I think I would fix #477 before taking the time to review this PR (because I think it would be nice to fix the regression some time soon, also because I'd like to unify the external / "normal" method injection setup a bit to reduce complexity, and tbh also because currently I'm more in the mood of writing code myself rather than reviewing, as I only spend little time on open source currently).

Some initial thoughts on this PR:

I guess a (reasonable) limitation is, that caching will only notice changes within functions/methods. So all of the following would not trigger mutant reruns:

  • external library changes (dependency updates)
  • configuration changes (pyproject.toml, yaml files, etc.)
  • data file changes (my_query.sql, etc.)
  • import-time code changes (dataclass/pydantic model change, import statements, etc.)

All of these cannot be tied to some function/method, so we would need some other system than callstacks for tracking dependencies. I think it's fair to say these are out of scope.

What happens when mutmut configs change? e.g. in the first run we set the filter to only mutate some files and in the next run other files? Or we add a new pytest flag. Should we simply keep the cache, or clear it, or ask the user?

Introduces MutationMetadata (line number, mutation type, human-readable description) carried on every Mutation and serialized to JSON, plus an OPERATOR_TO_TYPE mapping and helpers (_determine_mutation_type, _describe_mutation).

Is this relevant to caching or an additional feature? The _describe_mutation method feels like the git diff of the mutmut browse

@nicklafleur
Copy link
Copy Markdown
Collaborator Author

nicklafleur commented May 1, 2026

yeah #477 and the unification of the trampoline patterns seem like great candidates to merge before this work, the dependency change thing is something that I don't really have a great answer to. My personal view here is that generally people should be proactive about doing full reruns when making big library changes, but having a "false cache" is definitely not the kind of things that most people would clue into.

The naive approach would be to detect these things in some way and simply force a rerun in those cases, which is effectively the status quo today so there's no regression in that sense.

The mutation metadata is something I've been kinda messing with in the context of LLM-driven testing. There's been a big industry push to having unit tests be written by AI, but there isn't really a mechanism to give AI meaningful feedback on the quality of passing tests. One can imagine that a math-focused lib may want to kill all calculation-based/boolean mutants but not care as much for string mutations for example.
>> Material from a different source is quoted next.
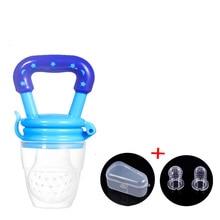 Детская Бутылочка для детского питания и овощного Соска-Ниблер, набор для укуса, сумка для укуса, Chupeta Alimentadora, силиконовая манекена Fruta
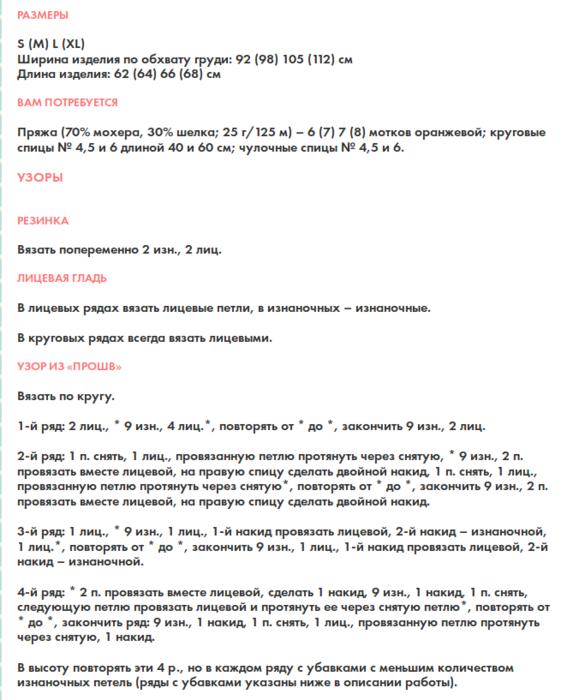 6018114_Djemper_s_koketkoi_iz_proshv2 (567x700, 208Kb)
Having this kind of metadata is what would be needed to be able to filter for/express this data.

I believe (I'd have to go back and check, been a while since I made the changes) that I've included this information in my updates to the browser in the TMP branch, but I'll be sure to include that if not.

On a more general note, if you're having reviewer burnout please take some time to just do some code changes, I've been blessed by @boxed as a collaborator, and will be happy to take on the review burden of your (and other's) changes in the short term and leave mine to sit on the sidelines for a bit, you've reviewed more than enough of my code to have earned that break, especially given the size and density of my changes :), though if you have the opportunity to test out this branch to get a feel for the speed increases and workflows, I would love to hear your hands-on experience.

@Otto-AA
Copy link
Copy Markdown
Collaborator

Otto-AA commented May 2, 2026

On a more general note, if you're having reviewer burnout please take some time to just do some code changes, I've been blessed by @boxed as a collaborator, and will be happy to take on the review burden of your (and other's) changes in the short term and leave mine to sit on the sidelines for a bit, you've reviewed more than enough of my code to have earned that break, especially given the size and density of my changes :), though if you have the opportunity to test out this branch to get a feel for the speed increases and workflows, I would love to hear your hands-on experience.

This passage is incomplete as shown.